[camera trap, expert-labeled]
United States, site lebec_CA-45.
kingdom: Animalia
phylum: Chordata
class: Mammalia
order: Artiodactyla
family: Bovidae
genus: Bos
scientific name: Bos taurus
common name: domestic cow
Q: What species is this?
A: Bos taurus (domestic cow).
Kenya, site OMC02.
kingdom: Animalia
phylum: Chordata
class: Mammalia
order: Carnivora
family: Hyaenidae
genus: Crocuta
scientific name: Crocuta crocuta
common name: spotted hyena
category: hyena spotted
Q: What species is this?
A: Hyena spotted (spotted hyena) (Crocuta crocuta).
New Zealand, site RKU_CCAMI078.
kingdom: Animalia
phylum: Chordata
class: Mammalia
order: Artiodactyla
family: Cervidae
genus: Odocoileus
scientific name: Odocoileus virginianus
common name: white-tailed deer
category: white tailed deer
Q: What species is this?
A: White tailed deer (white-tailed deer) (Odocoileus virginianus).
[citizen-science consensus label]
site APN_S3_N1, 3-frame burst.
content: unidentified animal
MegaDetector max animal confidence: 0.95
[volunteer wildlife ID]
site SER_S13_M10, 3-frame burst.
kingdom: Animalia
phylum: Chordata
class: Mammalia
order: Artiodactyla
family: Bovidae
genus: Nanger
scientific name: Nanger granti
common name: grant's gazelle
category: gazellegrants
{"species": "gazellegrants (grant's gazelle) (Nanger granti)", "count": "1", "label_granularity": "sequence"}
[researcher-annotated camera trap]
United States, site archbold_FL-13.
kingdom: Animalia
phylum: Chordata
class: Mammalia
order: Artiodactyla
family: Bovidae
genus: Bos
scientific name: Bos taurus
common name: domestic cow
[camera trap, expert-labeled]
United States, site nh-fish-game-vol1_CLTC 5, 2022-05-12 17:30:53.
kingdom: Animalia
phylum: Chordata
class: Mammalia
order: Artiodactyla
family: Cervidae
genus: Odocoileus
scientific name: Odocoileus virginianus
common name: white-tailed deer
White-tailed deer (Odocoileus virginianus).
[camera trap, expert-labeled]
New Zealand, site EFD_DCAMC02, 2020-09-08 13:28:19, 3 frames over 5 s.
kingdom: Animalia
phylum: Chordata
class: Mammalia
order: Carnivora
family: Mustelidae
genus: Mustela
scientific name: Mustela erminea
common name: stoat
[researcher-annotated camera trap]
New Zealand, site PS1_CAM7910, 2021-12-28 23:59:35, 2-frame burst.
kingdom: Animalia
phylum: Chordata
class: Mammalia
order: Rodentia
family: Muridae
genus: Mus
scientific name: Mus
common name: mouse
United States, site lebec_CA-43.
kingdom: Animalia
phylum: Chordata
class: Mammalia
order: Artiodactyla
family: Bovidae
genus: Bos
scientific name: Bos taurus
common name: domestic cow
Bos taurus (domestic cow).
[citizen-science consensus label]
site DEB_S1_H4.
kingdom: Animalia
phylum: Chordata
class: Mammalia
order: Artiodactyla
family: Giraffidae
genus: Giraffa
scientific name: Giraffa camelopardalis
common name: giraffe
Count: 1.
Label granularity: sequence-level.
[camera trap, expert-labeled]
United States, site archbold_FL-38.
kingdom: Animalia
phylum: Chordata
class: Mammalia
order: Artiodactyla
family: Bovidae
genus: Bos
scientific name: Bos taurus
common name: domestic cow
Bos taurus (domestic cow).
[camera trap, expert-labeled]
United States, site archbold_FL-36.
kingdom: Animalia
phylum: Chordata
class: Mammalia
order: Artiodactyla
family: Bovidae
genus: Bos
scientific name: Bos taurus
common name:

───

_WORK INSTRUCTION:_
Word for word, reproduce all of the material shown above.

_ANSWER SECTION:_
[camera trap, expert-labeled]
United States, site lebec_CA-45.
kingdom: Animalia
phylum: Chordata
class: Mammalia
order: Artiodactyla
family: Bovidae
genus: Bos
scientific name: Bos taurus
common name: domestic cow
Q: What species is this?
A: Bos taurus (domestic cow).
Kenya, site OMC02.
kingdom: Animalia
phylum: Chordata
class: Mammalia
order: Carnivora
family: Hyaenidae
genus: Crocuta
scientific name: Crocuta crocuta
common name: spotted hyena
category: hyena spotted
Q: What species is this?
A: Hyena spotted (spotted hyena) (Crocuta crocuta).
New Zealand, site RKU_CCAMI078.
kingdom: Animalia
phylum: Chordata
class: Mammalia
order: Artiodactyla
family: Cervidae
genus: Odocoileus
scientific name: Odocoileus virginianus
common name: white-tailed deer
category: white tailed deer
Q: What species is this?
A: White tailed deer (white-tailed deer) (Odocoileus virginianus).
[citizen-science consensus label]
site APN_S3_N1, 3-frame burst.
content: unidentified animal
MegaDetector max animal confidence: 0.95
[volunteer wildlife ID]
site SER_S13_M10, 3-frame burst.
kingdom: Animalia
phylum: Chordata
class: Mammalia
order: Artiodactyla
family: Bovidae
genus: Nanger
scientific name: Nanger granti
common name: grant's gazelle
category: gazellegrants
{"species": "gazellegrants (grant's gazelle) (Nanger granti)", "count": "1", "label_granularity": "sequence"}
[researcher-annotated camera trap]
United States, site archbold_FL-13.
kingdom: Animalia
phylum: Chordata
class: Mammalia
order: Artiodactyla
family: Bovidae
genus: Bos
scientific name: Bos taurus
common name: domestic cow
[camera trap, expert-labeled]
United States, site nh-fish-game-vol1_CLTC 5, 2022-05-12 17:30:53.
kingdom: Animalia
phylum: Chordata
class: Mammalia
order: Artiodactyla
family: Cervidae
genus: Odocoileus
scientific name: Odocoileus virginianus
common name: white-tailed deer
White-tailed deer (Odocoileus virginianus).
[camera trap, expert-labeled]
New Zealand, site EFD_DCAMC02, 2020-09-08 13:28:19, 3 frames over 5 s.
kingdom: Animalia
phylum: Chordata
class: Mammalia
order: Carnivora
family: Mustelidae
genus: Mustela
scientific name: Mustela erminea
common name: stoat
[researcher-annotated camera trap]
New Zealand, site PS1_CAM7910, 2021-12-28 23:59:35, 2-frame burst.
kingdom: Animalia
phylum: Chordata
class: Mammalia
order: Rodentia
family: Muridae
genus: Mus
scientific name: Mus
common name: mouse
United States, site lebec_CA-43.
kingdom: Animalia
phylum: Chordata
class: Mammalia
order: Artiodactyla
family: Bovidae
genus: Bos
scientific name: Bos taurus
common name: domestic cow
Bos taurus (domestic cow).
[citizen-science consensus label]
site DEB_S1_H4.
kingdom: Animalia
phylum: Chordata
class: Mammalia
order: Artiodactyla
family: Giraffidae
genus: Giraffa
scientific name: Giraffa camelopardalis
common name: giraffe
Count: 1.
Label granularity: sequence-level.
[camera trap, expert-labeled]
United States, site archbold_FL-38.
kingdom: Animalia
phylum: Chordata
class: Mammalia
order: Artiodactyla
family: Bovidae
genus: Bos
scientific name: Bos taurus
common name: domestic cow
Bos taurus (domestic cow).
[camera trap, expert-labeled]
United States, site archbold_FL-36.
kingdom: Animalia
phylum: Chordata
class: Mammalia
order: Artiodactyla
family: Bovidae
genus: Bos
scientific name: Bos taurus
common name:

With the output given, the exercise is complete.